**Page:**
Also: For those of you that care, on the completely unprofessional IQ tests I’ve taken online, I tend to average around 130.

One Comment

  1. jess wrote:

    SMRT!

    I know I am in this field I’m in because I am interested in so many different things. I like to write. I like engineering. I like learning new things constantly. I manage to get all of those and then some working in the field I do (plus I’m good at it, which is also nice). So I can be considered another example for you of someone who has the same dilemma and went into programming. I will also say that I am the only person on my team who has a CS degree! One guy has a map/geography degree, one guy has a EE degree, one guy has a Mechanical eng degree. As a field, we tend to be less rigid on training.

**Excerpted data:**
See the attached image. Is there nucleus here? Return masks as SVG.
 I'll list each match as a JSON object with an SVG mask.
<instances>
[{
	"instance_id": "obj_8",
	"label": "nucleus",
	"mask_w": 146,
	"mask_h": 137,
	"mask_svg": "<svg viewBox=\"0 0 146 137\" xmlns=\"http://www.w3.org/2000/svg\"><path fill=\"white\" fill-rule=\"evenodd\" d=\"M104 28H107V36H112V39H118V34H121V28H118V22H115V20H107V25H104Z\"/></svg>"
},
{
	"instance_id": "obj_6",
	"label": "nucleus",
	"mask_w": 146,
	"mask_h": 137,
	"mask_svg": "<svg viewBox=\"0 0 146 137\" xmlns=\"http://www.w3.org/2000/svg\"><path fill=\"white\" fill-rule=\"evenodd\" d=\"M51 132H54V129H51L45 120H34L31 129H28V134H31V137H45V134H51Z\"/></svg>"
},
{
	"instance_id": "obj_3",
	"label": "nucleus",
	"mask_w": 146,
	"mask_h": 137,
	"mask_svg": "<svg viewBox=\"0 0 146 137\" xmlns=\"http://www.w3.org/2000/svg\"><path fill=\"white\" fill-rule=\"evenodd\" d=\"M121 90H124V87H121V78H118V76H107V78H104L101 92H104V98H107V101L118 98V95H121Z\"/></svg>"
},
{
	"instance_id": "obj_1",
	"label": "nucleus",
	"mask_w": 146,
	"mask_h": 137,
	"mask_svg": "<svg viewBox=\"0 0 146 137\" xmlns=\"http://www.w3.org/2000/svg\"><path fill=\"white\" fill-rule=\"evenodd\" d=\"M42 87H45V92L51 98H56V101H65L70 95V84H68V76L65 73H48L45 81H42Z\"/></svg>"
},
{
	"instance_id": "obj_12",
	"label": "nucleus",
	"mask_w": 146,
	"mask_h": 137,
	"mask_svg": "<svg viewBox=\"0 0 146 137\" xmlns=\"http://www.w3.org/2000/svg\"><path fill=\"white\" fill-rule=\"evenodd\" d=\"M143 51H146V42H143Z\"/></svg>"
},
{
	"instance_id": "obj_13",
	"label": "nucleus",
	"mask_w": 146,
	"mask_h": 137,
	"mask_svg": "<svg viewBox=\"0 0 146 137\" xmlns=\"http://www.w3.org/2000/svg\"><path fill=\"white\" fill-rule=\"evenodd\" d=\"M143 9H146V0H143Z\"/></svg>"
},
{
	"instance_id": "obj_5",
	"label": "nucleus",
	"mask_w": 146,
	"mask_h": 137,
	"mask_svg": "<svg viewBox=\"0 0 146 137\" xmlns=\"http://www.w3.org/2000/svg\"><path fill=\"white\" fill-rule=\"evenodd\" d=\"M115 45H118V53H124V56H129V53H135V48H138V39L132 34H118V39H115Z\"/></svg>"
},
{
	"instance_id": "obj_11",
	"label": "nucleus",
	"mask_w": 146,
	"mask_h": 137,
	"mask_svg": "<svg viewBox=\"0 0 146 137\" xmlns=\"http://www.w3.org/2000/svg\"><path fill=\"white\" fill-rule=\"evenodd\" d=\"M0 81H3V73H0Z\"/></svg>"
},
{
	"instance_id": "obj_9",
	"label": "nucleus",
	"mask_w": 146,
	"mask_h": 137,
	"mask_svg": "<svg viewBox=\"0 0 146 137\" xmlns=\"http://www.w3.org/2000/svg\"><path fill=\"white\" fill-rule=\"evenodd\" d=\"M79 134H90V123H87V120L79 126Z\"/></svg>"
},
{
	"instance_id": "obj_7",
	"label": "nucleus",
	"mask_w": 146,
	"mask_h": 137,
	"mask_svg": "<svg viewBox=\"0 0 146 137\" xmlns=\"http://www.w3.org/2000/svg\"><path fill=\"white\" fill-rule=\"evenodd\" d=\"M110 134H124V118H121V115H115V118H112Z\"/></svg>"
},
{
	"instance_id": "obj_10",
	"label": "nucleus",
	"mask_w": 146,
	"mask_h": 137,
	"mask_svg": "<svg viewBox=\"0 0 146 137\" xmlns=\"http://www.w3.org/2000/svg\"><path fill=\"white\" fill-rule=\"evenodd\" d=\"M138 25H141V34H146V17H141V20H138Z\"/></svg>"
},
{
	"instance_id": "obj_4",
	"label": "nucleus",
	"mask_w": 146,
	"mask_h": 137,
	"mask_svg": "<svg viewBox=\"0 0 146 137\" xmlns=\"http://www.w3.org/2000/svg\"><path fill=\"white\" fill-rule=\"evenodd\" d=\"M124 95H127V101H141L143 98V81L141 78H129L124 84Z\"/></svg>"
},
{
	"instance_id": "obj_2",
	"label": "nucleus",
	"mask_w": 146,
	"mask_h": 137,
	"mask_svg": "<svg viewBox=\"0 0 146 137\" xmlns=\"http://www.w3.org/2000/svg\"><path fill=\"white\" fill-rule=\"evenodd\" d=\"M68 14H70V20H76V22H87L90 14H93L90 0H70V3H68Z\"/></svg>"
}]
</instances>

**Aim:** Please continue the blog comment about working in programming from its last sentence.

**Output of the task:**
    I will say that I went to a college that prided itself on ensuring we had a lot of practical application of material as well as theoretical know-how. This is why the CS dept. was its own entity — generally speaking, if the CS dept is part of the Mathematics school, it’s theory-based. If it’s in the Engineering school, it’s application based. And if it’s solo? It’s more likely both. I am a practical-application kind of person, which is ALSO why I had such a horrible time getting through school (and probably why I am a good employee). Can you tell I think about this a lot? We can chat about it sometime if you like. I actually think this is one of those things that all four of us have in common.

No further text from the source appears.